[Opening INPUT DATA section]

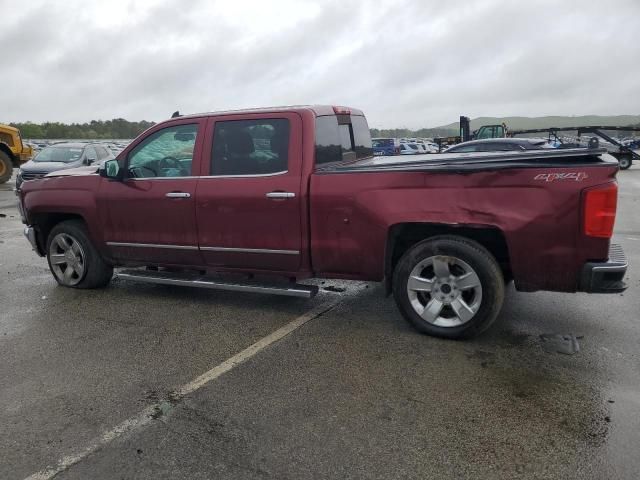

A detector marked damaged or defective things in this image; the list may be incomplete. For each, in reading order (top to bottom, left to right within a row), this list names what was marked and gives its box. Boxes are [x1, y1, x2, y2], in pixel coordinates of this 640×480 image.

cracked asphalt [0, 166, 636, 480]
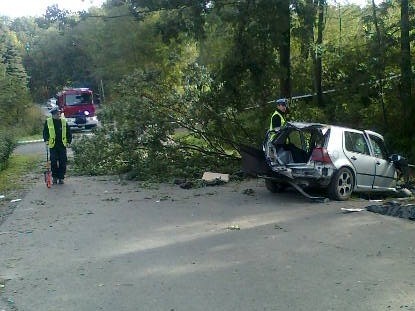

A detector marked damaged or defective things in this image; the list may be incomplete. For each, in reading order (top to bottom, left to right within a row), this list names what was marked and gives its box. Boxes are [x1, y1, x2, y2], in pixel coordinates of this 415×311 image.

damaged silver car [242, 123, 408, 201]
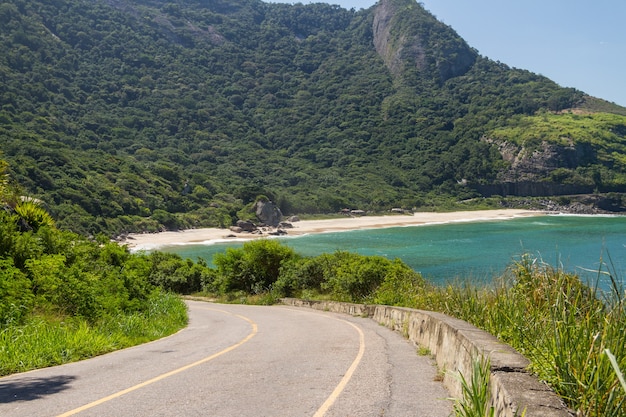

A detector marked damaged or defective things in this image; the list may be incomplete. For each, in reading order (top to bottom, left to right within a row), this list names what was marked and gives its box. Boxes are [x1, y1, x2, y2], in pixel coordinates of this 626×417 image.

cracked concrete wall [280, 298, 572, 414]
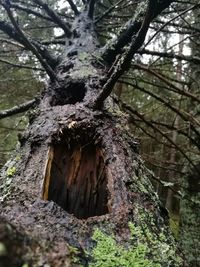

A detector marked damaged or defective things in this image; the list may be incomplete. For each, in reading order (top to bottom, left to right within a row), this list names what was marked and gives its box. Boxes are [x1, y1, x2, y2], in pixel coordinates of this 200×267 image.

splintered wood [41, 143, 108, 219]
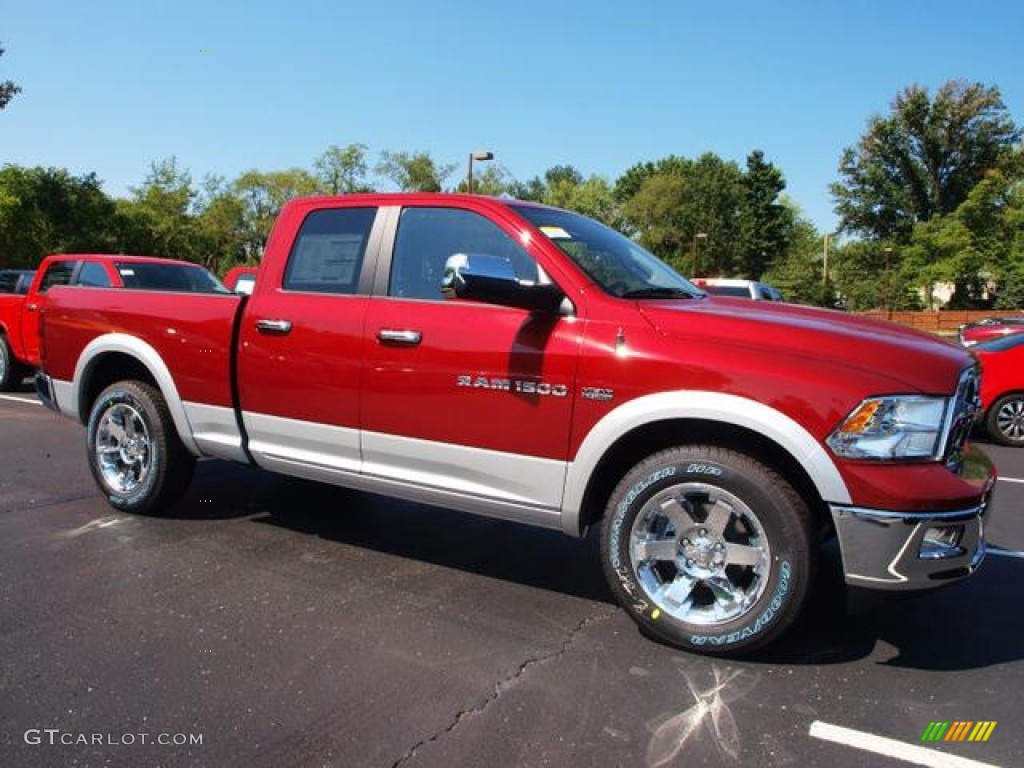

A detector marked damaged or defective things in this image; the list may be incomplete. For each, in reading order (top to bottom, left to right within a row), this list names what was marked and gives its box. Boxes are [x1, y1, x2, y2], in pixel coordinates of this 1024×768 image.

crack in asphalt [391, 606, 614, 768]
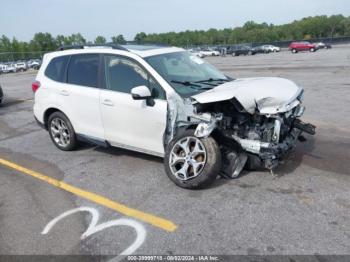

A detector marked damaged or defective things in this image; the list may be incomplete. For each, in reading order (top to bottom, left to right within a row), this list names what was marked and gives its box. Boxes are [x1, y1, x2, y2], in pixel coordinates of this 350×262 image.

severe front damage [165, 77, 316, 177]
crumpled hood [191, 78, 304, 114]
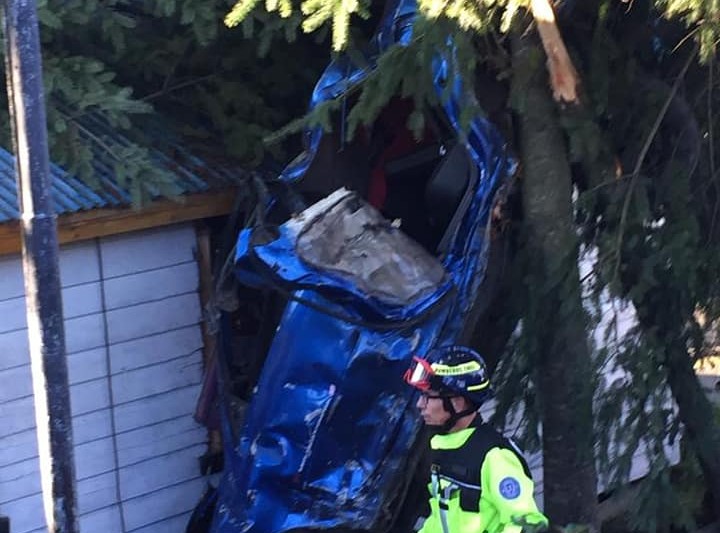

[Closing INPUT DATA section]

Exclude all pictures and reproduce verbatim the lines running from the line that contains "this 350×262 image." to the end of the data above, both ends included.

A detector marked damaged or defective things in this image; the list may be incomplete. For each, in reading order (top to bottom, left to right within a row), this list names what was marked and gives its box. Boxes are [x1, y1, x2, y2], in pixel coordinates of this 350×262 image.

severe front damage [165, 77, 316, 177]
crumpled hood [191, 78, 304, 114]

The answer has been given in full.